Anticoagulant Rodenticides
Some rat poisons are built on chemical structures related to coumarin and can carry a faintly sweet, spicy odor. These anticoagulant rodenticides work by blocking the body’s ability to clot blood. Symptoms of poisoning include bleeding gums, blood in the urine, bloody stools, unexplained bruising, nosebleeds, pale skin, and in severe cases, confusion or altered mental status from internal bleeding. These products are often mixed with attractants that can mask or blend with their natural scent, making smell alone an unreliable way to identify them.
Other Chemicals With a Cinnamon Scent
Cinnamaldehyde, the compound that gives cinnamon sticks their signature flavor, is an irritant at high concentrations. In its pure or concentrated industrial form, it can burn skin and mucous membranes on contact. It’s used in some pesticides and antimicrobial products. While not typically classified as a poison in the traditional sense, direct exposure to concentrated cinnamaldehyde causes chemical burns to the mouth, throat, and digestive tract.
Certain organic solvents and industrial chemicals can also produce sweet, warm odors that people interpret as cinnamon-like. Nitrobenzene, for instance, smells like almonds or shoe polish but has occasionally been described as having a sweet, spicy quality. The key point is that any unexpected strong chemical odor in a non-food setting should be treated as potentially dangerous, regardless of whether it smells pleasant.
What to Do if You Smell Something Suspicious
A cinnamon smell coming from a candle or a kitchen is obviously harmless. But if you detect a strong, sweet, spicy odor in a place where it doesn’t belong, like a workplace, an unfamiliar package, or near an unlabeled container, the CDC recommends a straightforward approach: get away from the area first. Move upwind if you’re outdoors. If you believe you’ve been exposed to a substance on your skin or clothing, remove contaminated clothes and shower within the first 10 minutes if possible. If you can’t shower, wipe off as much as you can.
For suspected poisoning of any kind, contact Poison Control at 800-222-1222 or call 911. If someone has ingested an unknown substance, don’t try to induce vomiting unless specifically instructed by a medical professional.
Why Cassia Cinnamon Deserves Attention
Most people searching this topic aren’t dealing with an industrial chemical exposure. The more practical concern is the coumarin hiding in everyday cinnamon products. Market-sourced cinnamon samples tested in one study showed coumarin levels above 3,462 mg per kilogram, far higher than what’s found in authentic Ceylon cinnamon bark (12 to 143 mg/kg). This gap exists because cheaper cassia bark is routinely blended into or sold as “cinnamon” without any label distinction.
If you use cinnamon regularly, especially in supplement doses for blood sugar or other health goals, switching to Ceylon cinnamon dramatically reduces your coumarin exposure.
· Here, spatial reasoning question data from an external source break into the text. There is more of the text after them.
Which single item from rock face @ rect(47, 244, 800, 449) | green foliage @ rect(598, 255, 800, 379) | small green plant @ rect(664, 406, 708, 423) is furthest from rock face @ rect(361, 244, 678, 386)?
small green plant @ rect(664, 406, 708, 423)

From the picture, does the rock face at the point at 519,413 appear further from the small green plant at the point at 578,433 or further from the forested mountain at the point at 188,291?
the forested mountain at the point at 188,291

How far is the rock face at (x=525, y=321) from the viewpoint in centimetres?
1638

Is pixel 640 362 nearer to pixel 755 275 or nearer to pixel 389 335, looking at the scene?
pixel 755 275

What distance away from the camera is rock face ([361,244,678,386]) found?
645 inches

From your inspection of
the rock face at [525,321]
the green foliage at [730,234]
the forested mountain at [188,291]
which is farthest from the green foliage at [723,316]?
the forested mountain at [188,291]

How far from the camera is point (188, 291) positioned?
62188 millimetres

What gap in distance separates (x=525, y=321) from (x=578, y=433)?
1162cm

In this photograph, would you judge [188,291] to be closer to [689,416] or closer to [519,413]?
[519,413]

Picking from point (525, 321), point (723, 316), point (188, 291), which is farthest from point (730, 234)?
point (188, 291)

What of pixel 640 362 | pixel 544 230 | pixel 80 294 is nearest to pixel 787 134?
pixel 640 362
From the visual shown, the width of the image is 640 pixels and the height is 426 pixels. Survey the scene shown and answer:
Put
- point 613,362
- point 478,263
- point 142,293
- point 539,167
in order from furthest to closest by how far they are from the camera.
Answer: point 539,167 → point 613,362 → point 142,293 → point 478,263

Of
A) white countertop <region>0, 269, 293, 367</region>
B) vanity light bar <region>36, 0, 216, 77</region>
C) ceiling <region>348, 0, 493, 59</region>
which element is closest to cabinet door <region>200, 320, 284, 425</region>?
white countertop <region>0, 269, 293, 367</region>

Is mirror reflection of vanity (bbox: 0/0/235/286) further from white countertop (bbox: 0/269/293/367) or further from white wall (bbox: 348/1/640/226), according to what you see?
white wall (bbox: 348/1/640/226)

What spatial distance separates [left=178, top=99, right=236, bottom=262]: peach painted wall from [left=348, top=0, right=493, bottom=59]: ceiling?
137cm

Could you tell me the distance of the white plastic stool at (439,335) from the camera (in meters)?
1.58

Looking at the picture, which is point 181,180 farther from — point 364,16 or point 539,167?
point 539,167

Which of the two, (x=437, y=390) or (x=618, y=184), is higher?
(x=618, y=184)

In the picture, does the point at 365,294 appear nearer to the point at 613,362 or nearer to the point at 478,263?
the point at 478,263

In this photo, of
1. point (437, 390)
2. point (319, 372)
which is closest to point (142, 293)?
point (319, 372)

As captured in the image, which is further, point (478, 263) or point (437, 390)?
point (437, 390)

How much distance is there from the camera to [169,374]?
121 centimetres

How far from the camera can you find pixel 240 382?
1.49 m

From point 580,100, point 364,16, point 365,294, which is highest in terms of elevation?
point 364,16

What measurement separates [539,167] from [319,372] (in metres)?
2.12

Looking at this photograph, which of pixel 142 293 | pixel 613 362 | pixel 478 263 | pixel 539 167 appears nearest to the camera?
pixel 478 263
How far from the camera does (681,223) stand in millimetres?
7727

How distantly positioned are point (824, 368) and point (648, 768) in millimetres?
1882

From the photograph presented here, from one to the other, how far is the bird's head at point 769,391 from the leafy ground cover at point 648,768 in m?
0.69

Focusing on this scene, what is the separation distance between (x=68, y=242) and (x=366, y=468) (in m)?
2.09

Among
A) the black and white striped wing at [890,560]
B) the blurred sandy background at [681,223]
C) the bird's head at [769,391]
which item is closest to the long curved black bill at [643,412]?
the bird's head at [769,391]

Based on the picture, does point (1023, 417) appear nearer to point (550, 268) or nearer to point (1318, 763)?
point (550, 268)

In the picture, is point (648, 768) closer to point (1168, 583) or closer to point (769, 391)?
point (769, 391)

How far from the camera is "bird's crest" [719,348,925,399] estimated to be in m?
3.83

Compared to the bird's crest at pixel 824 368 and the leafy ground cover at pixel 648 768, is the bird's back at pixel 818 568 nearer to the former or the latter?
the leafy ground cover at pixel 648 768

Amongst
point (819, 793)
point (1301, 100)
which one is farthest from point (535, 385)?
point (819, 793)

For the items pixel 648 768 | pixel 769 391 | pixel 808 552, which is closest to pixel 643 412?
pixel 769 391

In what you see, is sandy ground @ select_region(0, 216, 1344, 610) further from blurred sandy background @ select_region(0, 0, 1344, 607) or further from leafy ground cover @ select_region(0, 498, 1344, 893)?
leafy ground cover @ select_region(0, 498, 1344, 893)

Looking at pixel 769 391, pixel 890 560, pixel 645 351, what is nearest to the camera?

Ceylon cinnamon is typically labeled as “true cinnamon” or “Sri Lankan cinnamon” and costs more, but it contains virtually no coumarin. For occasional use in baking or cooking, cassia cinnamon poses no meaningful risk to most people. The concern applies mainly to daily, high-dose consumption over weeks or months, which can stress the liver in individuals who are genetically slower at detoxifying coumarin.